Extracted records:
>> Begin

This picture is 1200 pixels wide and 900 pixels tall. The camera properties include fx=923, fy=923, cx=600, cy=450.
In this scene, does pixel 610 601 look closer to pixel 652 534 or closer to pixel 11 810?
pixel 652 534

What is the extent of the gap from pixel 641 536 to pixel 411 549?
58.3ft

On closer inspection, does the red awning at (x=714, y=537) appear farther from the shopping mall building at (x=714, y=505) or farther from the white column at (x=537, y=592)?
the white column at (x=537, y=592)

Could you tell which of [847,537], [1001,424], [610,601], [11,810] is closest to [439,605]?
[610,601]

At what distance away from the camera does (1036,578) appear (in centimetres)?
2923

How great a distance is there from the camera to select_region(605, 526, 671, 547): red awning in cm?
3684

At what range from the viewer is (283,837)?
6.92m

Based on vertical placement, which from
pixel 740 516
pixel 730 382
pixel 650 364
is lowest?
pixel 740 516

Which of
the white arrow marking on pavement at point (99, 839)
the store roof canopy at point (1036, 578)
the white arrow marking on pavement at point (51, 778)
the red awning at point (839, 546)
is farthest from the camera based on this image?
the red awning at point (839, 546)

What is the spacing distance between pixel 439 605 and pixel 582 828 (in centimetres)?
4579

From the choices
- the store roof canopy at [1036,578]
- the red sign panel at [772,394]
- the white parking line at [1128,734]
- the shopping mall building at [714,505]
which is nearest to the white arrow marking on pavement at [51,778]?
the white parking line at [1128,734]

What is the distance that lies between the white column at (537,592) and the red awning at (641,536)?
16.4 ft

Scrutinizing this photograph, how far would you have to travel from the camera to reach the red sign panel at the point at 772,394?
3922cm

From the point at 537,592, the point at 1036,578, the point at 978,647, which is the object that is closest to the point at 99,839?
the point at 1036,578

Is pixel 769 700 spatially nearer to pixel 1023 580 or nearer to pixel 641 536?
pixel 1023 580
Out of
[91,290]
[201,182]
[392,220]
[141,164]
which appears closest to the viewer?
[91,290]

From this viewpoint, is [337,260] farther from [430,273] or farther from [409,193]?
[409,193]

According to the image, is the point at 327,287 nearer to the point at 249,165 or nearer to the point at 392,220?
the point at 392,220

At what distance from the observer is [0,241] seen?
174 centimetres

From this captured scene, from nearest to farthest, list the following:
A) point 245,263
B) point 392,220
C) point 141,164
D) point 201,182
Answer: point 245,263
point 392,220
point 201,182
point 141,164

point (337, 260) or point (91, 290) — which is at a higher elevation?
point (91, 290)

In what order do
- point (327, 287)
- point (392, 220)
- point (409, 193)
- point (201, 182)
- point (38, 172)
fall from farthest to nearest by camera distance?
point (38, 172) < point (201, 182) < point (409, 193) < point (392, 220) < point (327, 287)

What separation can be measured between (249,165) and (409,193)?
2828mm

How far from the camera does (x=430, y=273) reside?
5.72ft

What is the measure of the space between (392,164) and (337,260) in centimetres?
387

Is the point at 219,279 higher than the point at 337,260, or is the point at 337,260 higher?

>> End

--- Your task ---
Reproduce every line of the material, from the line containing "What separation can" through the end of the material, inclusive. Shift each distance value in the answers up by 76.

--- Full output ---
What separation can be measured between (249,165) and (409,193)?
2904mm

How far from the camera does (x=430, y=273) reside?
81.72ft

What is the measure of the space between (392,164) and (337,260) in centimetres?
463

Is the point at 219,279 higher than the point at 337,260, or is the point at 337,260 higher?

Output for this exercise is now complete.